> **Teks Kutipan**:
Di samping itu, ada juga mustahik yang sepertinya dalam satu tempat sudah tidak ada. Dan ini perlu ditinjau kembali. Dalam konteks Indonesia saat ini, kemiskinan dan pengangguran adalah permasalahan yang cukup rumit. Dan ditambah lagi banyaknya buruh yang di PHK karena perusahaan pailit.
Informasi dari data Badan Pusat Statistik (BPS) periode Agustus 2024 menyebutkan ada 7,74 juta warga yang menjadi pengangguran. Kemudian kemiskinan ada diangka 24,06 juta orang.
Korban PHK Termasuk Mustahik?
Korban PHK adalah mereka yang sudah tidak punya pekerjaan, baik itu untuk memenuhi kebutuhan pribadi lebih-lebih untuk kebutuhan keluarga.
Data dari Kementrian Ketenagakerjaan periode Desember 2024 menunjukkan ada kurang lebih 80.000 buruh yang terkena Pemutusan Hubungan Kerja (PHK).
Dan diawal tahun ini kita menyaksikan gelombang PHK yang terjadi pada perusahaan Tekstil terbesar di Indonesia yaitu PT Sritex. Tangis haru bercampur kecewa mengiringi pemberhentian kerja ribuan buruh yang sudah puluhan tahun bekerja.

> **Data yang Ditampilkan**:

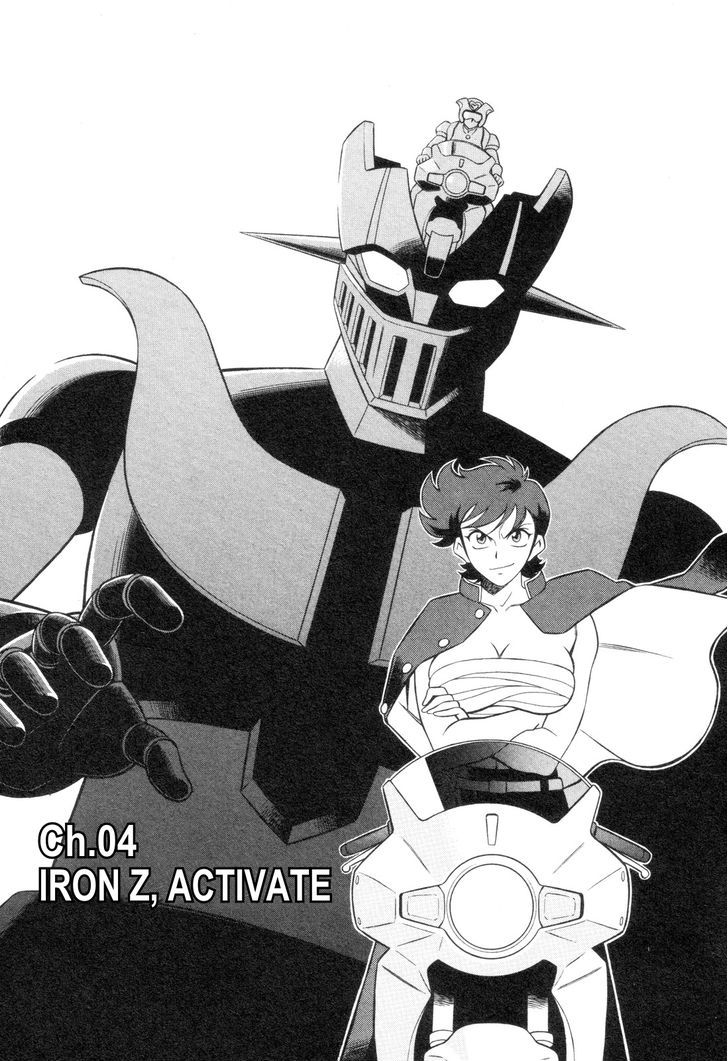 Mazinger Angel Z - Vol.1 Chapter 4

> **Soal Latihan**:
1 - Ringkaslah paragraf dalam teks kutipan yang diawali "Dan diawal tahun ini" menjadi satu kalimat tanpa menghilangkan fakta pokoknya.
2 - Tolong salin bagian teks kutipan tanpa perubahan, mulai dari kata-kata yang memuat "Di samping itu, ada" dan berhenti setelah "Hubungan Kerja (PHK).".
Daftar di atas tidak diperlukan untuk mengerjakan apa pun.

> **Jawaban Setiap Tugas**:
1 - Awal tahun ini terjadi gelombang PHK di PT Sritex, perusahaan tekstil terbesar di Indonesia, yang memberhentikan ribuan buruh dengan masa kerja puluhan tahun dan diiringi tangis haru bercampur kecewa.

2 -
Di samping itu, ada juga mustahik yang sepertinya dalam satu tempat sudah tidak ada. Dan ini perlu ditinjau kembali. Dalam konteks Indonesia saat ini, kemiskinan dan pengangguran adalah permasalahan yang cukup rumit. Dan ditambah lagi banyaknya buruh yang di PHK karena perusahaan pailit.
Informasi dari data Badan Pusat Statistik (BPS) periode Agustus 2024 menyebutkan ada 7,74 juta warga yang menjadi pengangguran. Kemudian kemiskinan ada diangka 24,06 juta orang.
Korban PHK Termasuk Mustahik?
Korban PHK adalah mereka yang sudah tidak punya pekerjaan, baik itu untuk memenuhi kebutuhan pribadi lebih-lebih untuk kebutuhan keluarga.
Data dari Kementrian Ketenagakerjaan periode Desember 2024 menunjukkan ada kurang lebih 80.000 buruh yang terkena Pemutusan Hubungan Kerja (PHK).